2017-12-17 Thread Emmanuele Bassi
On 17 December 2017 at 23:14, Daniel Kasak  wrote:

>> Just one example, gtk3 (yes 3, not even 4) is currently completely
>> unusable on
>> Mac, so I sent a patch to fix this:
>>
>> https://bugzilla.gnome.org/show_bug.cgi?id=791174
>>
>> I know my patch is suboptimal, but to make this clear: it does not address
>> a
>> minor bug, this bug is a real show stopper on Mac, and this change is
>> purely
>> gtk internal. Of course it is not a clean solution, but there is no reason
>> to
>> simply apply this patch (at a bare minimum at least to the gtk3/stable
>> branch)
>> with a FIXME comment for now so that people on Mac can finally start using
>> gtk3
>> at all.
>
>
> I really have to agree. One of my bugs I raised in 2004 - which involves
> data loss - is still open. I submitted a patch ( which was difficult at the
> time - I only dabble in C when I absolutely have to ) which received very
> little feedback, and the bug has rotted since.

Yes, everyone has their own pet bug where they submitted a patch and
waited for feedback, as if GTK doesn't have ~3000 issues open at any
given time, and a constant stream of bugmail.

It would be *great* if we could review all incoming patches; sadly, we
either do that, or we spend time actually developing the toolkit.

> _Given request 1_
Answer these questions using the GTK mailing list message:
(a) In what year did Daniel Kasak raise the bug he mentions?
(b) Roughly how many issues does GTK have open at any given time?
(c) On which platform is gtk3 described as completely unusable?
The text and the rows that come next are unrelated material.

> _Entries_

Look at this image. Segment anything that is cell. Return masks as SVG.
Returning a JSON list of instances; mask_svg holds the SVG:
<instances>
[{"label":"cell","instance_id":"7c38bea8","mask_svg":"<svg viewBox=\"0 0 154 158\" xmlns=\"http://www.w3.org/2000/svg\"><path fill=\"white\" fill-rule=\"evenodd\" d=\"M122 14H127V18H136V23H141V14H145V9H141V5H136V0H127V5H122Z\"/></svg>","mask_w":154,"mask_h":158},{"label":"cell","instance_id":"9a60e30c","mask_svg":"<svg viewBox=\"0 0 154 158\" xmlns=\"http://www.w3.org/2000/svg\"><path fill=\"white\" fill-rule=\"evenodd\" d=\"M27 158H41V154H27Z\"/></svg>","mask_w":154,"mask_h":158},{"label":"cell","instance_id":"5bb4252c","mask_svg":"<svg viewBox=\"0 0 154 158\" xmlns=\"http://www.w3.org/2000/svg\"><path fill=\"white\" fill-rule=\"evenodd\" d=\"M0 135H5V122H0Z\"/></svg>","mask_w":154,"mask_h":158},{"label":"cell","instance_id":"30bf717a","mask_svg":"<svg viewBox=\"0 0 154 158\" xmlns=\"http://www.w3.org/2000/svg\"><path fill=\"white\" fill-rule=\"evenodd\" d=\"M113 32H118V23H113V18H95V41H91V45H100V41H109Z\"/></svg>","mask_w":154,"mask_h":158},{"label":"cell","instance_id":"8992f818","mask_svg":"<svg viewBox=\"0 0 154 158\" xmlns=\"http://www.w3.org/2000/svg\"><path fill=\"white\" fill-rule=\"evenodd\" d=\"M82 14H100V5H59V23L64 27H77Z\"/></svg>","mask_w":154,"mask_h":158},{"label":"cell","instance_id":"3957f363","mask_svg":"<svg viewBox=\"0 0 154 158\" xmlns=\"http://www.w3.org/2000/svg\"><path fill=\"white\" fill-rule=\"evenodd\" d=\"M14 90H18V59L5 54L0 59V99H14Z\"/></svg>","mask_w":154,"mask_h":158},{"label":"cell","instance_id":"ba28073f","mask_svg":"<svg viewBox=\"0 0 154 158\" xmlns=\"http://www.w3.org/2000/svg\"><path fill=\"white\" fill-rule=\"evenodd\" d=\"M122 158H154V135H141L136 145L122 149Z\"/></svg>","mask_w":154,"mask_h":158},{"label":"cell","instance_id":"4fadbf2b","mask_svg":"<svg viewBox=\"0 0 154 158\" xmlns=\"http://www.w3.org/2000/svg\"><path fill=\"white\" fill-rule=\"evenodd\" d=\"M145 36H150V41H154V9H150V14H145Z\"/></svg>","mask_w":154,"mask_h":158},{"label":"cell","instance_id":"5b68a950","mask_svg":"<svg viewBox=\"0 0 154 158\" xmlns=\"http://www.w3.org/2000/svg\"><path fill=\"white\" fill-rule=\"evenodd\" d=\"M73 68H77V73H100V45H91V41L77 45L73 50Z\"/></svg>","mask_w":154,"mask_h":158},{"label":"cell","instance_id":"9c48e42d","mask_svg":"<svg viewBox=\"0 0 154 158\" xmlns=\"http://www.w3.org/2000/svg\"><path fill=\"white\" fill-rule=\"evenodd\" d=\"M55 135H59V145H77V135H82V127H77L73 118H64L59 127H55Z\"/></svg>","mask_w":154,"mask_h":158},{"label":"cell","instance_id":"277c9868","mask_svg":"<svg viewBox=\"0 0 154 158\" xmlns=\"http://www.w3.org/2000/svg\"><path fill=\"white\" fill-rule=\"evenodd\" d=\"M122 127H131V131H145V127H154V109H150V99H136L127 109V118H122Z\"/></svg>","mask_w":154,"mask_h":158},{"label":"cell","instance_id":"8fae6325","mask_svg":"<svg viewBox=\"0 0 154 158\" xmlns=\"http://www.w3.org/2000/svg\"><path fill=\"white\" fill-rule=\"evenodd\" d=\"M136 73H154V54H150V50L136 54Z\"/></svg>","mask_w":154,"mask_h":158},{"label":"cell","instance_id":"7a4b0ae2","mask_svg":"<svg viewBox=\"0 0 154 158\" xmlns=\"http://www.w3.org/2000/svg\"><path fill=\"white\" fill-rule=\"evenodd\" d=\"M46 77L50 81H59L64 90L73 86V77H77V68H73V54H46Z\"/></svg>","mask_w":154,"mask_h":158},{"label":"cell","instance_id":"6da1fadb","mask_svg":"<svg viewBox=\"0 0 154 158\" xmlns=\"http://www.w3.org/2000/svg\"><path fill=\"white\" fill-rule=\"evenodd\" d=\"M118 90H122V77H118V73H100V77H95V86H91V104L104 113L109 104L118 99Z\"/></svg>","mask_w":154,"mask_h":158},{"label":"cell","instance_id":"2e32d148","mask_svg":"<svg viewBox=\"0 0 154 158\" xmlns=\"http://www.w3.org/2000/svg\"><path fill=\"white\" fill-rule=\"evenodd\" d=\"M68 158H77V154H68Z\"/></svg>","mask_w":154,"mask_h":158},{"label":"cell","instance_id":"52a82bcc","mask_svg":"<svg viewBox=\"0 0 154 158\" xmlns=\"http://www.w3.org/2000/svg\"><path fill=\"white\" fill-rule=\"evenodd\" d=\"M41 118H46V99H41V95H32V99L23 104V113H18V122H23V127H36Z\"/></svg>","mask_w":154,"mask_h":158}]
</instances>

...

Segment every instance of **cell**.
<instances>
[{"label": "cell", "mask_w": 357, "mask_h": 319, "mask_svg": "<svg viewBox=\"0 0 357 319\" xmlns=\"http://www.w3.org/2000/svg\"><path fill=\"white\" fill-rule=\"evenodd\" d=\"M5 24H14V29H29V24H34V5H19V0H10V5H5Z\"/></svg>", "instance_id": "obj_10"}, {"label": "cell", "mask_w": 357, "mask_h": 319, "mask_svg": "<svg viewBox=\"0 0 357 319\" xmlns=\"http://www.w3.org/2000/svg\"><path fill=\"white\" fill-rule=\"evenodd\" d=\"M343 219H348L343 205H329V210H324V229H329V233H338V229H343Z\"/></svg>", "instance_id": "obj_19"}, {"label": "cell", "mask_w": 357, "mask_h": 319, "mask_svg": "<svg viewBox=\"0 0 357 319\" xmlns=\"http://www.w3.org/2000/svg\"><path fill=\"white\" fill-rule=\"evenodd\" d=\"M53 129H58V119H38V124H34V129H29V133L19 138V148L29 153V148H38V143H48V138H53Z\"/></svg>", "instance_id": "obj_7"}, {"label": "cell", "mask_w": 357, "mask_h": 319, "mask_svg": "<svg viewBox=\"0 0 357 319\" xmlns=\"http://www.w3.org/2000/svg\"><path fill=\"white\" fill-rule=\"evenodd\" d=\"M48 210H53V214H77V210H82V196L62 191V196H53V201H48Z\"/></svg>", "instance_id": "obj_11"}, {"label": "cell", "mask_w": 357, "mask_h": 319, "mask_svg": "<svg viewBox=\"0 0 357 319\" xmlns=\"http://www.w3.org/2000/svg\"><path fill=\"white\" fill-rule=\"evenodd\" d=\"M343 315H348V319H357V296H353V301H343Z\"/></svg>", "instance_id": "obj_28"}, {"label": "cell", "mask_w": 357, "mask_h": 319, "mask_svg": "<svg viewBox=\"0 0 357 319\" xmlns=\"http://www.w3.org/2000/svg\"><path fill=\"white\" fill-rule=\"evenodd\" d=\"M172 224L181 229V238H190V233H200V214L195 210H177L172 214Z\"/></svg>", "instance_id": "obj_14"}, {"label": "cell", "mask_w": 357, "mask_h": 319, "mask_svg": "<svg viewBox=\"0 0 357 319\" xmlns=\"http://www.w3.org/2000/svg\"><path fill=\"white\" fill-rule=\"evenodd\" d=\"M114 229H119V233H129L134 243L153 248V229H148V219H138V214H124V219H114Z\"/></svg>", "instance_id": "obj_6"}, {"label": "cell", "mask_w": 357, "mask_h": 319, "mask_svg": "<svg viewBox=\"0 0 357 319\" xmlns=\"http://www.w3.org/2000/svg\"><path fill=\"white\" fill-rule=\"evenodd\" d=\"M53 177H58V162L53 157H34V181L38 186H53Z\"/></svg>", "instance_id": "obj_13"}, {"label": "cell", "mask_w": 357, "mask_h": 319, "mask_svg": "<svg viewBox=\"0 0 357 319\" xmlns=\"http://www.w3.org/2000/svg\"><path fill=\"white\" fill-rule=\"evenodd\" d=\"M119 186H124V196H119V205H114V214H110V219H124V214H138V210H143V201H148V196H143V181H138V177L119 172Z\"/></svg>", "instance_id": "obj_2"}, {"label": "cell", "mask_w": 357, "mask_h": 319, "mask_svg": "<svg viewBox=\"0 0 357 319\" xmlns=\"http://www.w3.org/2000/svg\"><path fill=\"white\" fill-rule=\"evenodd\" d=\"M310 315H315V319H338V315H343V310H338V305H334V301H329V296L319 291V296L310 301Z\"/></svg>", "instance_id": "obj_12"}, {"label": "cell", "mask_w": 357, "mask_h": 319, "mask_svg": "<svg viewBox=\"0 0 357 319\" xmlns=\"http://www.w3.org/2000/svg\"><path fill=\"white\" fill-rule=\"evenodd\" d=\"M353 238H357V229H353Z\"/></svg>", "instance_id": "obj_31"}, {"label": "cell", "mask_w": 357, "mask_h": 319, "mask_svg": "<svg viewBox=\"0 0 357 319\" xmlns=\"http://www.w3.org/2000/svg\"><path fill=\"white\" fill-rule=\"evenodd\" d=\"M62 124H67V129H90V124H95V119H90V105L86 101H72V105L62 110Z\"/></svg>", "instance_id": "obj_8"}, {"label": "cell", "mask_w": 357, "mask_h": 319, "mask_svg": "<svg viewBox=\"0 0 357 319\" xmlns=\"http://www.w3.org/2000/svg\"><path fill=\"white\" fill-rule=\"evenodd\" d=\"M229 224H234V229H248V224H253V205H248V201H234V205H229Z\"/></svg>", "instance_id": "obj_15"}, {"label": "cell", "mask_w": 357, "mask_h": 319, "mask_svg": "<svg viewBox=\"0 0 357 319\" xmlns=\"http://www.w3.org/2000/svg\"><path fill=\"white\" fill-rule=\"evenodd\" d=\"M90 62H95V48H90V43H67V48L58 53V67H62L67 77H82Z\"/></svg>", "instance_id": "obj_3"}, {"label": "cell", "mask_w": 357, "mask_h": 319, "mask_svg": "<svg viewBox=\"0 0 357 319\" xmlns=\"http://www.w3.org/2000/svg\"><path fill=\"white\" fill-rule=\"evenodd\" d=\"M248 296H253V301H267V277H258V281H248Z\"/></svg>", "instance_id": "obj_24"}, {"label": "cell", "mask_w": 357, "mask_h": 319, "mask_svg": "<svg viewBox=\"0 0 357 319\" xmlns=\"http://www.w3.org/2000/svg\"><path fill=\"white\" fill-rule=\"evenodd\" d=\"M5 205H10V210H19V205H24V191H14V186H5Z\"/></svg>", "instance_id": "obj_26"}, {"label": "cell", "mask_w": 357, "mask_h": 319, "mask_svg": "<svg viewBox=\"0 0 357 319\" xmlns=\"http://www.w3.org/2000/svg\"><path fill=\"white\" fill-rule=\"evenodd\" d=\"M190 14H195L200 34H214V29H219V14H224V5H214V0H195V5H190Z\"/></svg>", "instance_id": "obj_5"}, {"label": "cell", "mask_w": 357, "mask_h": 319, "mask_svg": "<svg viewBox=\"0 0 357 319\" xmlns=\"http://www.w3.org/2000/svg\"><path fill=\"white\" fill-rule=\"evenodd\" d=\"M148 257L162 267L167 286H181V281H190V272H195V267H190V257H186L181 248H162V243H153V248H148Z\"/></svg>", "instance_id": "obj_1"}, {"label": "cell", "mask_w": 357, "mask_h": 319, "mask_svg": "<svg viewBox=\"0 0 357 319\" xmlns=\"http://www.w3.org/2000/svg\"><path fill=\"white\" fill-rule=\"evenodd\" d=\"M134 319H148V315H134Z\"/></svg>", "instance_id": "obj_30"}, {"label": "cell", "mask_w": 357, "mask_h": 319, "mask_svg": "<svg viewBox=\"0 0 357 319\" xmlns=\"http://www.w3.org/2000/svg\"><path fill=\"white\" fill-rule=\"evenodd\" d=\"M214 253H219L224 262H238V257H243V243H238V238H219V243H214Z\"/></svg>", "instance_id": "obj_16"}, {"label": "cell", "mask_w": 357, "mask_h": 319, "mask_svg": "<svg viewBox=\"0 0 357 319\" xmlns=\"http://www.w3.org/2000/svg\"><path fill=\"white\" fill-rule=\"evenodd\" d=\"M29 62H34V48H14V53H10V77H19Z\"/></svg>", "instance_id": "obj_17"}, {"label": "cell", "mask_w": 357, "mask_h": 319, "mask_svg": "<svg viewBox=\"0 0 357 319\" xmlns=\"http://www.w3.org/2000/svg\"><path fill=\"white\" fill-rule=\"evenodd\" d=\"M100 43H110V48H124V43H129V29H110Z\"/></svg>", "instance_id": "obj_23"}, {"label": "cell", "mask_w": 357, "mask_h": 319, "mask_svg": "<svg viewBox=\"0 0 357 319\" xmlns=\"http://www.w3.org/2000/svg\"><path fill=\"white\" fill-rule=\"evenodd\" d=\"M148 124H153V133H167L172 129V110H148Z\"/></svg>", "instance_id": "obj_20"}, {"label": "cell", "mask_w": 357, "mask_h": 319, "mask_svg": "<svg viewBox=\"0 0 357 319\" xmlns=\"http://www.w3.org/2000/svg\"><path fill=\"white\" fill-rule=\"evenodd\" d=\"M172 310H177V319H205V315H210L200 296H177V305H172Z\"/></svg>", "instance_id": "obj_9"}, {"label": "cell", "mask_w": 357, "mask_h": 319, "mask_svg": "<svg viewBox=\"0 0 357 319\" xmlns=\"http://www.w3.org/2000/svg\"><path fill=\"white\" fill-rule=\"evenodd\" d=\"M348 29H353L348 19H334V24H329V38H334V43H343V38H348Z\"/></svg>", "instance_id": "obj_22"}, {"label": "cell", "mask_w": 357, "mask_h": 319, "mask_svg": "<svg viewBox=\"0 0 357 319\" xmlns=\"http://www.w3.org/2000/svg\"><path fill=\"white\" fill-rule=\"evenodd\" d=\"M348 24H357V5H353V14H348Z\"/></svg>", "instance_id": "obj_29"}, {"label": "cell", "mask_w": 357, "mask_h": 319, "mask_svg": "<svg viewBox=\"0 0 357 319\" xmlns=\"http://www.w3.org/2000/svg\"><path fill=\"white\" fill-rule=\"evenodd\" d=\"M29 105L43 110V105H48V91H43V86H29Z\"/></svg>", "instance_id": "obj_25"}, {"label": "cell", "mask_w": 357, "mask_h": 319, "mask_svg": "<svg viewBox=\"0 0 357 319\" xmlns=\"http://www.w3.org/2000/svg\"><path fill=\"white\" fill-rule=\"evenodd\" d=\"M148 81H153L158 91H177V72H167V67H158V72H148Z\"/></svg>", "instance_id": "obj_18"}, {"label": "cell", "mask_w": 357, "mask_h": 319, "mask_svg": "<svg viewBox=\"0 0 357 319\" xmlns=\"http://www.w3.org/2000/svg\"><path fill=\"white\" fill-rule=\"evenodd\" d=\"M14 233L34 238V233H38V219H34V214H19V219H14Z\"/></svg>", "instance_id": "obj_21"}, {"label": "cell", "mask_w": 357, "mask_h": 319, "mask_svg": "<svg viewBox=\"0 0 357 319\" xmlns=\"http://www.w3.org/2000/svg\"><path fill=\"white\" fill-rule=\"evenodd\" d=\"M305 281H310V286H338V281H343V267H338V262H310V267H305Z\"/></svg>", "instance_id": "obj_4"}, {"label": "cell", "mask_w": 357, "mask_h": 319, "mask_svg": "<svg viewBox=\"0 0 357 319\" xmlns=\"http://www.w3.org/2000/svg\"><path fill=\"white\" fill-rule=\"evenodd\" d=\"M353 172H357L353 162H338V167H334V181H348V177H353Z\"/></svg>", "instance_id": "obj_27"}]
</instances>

> _Given request 2_
Extract every line of the rows that contains the word "Segment".

> _Correct response 1_
(a) 2004
(b) About 3000
(c) Mac

> _Correct response 2_
Look at this image. Segment anything that is cell. Return masks as SVG.
Segment every instance of **cell**.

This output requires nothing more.